Jumat pagi. Matahari memeluk seisi bumi dengan cahayanya yang mulai terasa suam-suam kuku. Burung-burung saling bersahut kicau dari ujung ranting pohon jinjing yang bergoyang ditiup angin. Tak lama berselang, dari ujung jalan yang menuju tanah pemakaman sayup terdengar suara tasbih, tahmid dan tahlil. Lalu terlihat barisan orang berjalan tak cepat tapi juga tak lambat.
Enam orang di barisan terdepan terlihat memanggul dengan ringan sebuah kurung batang. Burung-burung yang semula ramai bersahut kicau, sekonyong-konyong sunyi, seperti mengheningkan cipta. Seolah berbagi bela sungkawa dengan wajah-wajah syahdu dalam barisan yang melafalkan tasbih, tahmid dan tahlil. "Orang baik itu telah pergi", gumam seseorang yang menunggu di tanah pekuburan yang baru selesai digali.

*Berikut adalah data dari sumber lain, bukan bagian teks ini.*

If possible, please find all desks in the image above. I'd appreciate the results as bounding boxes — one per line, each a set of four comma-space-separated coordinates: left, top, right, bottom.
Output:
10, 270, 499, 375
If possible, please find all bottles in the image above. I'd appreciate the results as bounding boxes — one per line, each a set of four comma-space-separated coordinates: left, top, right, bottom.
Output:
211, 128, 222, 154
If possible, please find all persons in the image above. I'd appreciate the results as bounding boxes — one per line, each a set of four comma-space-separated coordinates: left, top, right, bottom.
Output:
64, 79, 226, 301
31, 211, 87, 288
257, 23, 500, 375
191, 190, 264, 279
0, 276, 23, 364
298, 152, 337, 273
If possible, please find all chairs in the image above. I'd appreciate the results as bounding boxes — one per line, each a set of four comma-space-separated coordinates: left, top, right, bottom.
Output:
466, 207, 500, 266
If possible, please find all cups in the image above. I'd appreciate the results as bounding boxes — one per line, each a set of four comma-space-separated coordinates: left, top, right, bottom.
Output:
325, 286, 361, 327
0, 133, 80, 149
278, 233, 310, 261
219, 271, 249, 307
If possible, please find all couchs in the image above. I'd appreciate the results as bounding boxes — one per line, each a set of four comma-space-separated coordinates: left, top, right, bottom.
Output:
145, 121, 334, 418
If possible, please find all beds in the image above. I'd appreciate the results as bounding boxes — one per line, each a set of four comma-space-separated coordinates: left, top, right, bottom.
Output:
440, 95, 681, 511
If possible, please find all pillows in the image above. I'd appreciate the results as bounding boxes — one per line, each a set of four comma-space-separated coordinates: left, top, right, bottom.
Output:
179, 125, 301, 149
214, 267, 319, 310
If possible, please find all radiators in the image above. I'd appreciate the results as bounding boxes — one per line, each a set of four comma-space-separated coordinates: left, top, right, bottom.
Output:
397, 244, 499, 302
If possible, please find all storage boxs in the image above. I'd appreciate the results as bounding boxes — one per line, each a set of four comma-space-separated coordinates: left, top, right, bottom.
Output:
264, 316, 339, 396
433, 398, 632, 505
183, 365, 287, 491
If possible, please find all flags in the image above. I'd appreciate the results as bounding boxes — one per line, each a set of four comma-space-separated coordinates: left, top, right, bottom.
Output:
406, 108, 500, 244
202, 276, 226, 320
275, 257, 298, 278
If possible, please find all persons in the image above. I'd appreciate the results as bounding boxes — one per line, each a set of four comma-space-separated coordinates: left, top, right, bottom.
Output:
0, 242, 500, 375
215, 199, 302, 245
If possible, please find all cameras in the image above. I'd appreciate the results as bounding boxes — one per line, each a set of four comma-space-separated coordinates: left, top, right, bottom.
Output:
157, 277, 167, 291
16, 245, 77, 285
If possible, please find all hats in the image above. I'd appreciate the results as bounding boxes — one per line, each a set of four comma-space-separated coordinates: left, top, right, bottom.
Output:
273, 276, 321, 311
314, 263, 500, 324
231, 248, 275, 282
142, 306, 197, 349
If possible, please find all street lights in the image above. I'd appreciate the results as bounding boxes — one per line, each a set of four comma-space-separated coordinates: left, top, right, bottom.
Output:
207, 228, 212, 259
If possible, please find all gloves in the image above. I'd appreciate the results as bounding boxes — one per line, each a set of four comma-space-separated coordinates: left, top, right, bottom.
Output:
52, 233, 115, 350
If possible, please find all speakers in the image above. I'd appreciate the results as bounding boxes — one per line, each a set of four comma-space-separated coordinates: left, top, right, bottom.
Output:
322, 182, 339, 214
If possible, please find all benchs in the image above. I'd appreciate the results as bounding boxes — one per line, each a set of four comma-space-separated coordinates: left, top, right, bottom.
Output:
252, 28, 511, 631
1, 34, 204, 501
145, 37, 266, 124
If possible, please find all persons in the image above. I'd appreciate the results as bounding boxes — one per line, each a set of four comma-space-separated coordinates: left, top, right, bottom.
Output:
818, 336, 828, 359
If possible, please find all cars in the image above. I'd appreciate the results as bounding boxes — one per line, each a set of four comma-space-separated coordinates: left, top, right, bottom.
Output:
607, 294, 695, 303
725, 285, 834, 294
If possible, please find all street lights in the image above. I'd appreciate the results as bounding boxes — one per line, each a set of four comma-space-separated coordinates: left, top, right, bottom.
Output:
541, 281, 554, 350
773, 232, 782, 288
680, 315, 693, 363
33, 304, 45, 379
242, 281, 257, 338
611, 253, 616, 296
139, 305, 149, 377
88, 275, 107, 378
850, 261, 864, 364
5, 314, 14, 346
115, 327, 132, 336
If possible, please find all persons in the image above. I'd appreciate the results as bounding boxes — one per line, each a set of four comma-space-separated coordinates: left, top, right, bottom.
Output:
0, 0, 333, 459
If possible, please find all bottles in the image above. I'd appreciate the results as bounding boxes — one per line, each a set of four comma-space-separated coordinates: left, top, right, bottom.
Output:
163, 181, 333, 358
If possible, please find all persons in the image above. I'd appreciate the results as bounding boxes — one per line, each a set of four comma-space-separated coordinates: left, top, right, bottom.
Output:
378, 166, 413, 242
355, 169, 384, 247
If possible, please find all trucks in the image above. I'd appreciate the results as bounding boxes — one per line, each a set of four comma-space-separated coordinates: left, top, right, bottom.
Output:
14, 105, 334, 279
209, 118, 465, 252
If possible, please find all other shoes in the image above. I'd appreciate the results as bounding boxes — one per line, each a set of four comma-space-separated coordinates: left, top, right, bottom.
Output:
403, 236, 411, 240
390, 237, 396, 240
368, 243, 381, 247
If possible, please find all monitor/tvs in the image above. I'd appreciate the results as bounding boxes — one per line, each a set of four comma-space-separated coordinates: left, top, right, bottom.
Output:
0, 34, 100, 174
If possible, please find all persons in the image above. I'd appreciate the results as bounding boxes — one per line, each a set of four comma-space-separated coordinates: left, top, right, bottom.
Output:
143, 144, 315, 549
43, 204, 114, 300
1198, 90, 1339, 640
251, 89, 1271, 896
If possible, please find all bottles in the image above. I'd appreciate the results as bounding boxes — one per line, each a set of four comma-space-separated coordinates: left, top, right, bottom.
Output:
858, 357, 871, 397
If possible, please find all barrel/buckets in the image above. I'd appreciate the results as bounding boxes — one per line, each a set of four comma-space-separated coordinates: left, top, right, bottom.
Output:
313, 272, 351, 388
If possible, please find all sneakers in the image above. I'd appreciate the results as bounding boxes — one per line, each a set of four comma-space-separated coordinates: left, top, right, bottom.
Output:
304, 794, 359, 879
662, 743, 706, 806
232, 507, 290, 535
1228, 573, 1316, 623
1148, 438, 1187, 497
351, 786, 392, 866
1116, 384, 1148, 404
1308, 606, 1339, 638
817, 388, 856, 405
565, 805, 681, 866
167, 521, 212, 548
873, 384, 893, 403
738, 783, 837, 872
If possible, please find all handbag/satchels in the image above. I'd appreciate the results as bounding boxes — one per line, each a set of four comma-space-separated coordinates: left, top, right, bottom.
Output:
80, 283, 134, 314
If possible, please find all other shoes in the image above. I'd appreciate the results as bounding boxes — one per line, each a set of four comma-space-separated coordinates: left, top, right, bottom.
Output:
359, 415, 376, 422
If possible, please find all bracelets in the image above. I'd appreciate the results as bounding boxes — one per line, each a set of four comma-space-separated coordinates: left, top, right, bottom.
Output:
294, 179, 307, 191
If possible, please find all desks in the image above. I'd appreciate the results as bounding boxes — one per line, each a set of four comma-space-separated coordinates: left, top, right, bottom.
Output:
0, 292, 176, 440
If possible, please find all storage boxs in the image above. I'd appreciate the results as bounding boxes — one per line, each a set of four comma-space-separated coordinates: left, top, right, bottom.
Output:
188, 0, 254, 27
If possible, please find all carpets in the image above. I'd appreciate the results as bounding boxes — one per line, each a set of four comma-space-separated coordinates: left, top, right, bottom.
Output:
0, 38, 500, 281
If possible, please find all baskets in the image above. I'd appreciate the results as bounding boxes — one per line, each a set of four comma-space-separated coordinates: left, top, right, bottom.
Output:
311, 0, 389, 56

Seseorang itu tak lain adalah laki-laki yang selepas sholat subuh kerap ngobrol dengan Ustadz Abdullah, seorang alim yang saat ini jenazahnya tengah diantar ke tempat peristirahatannya. Di antara wajah sendunya laki-laki itu sekali lagi bergumam, persis seperti yang pernah ditulis Cak Rusdi Mathari,
"Kematian hanyalah soal waktu, wajah dingin siapa yang akan lebih dulu dilihat dan dipandangi orang banyak."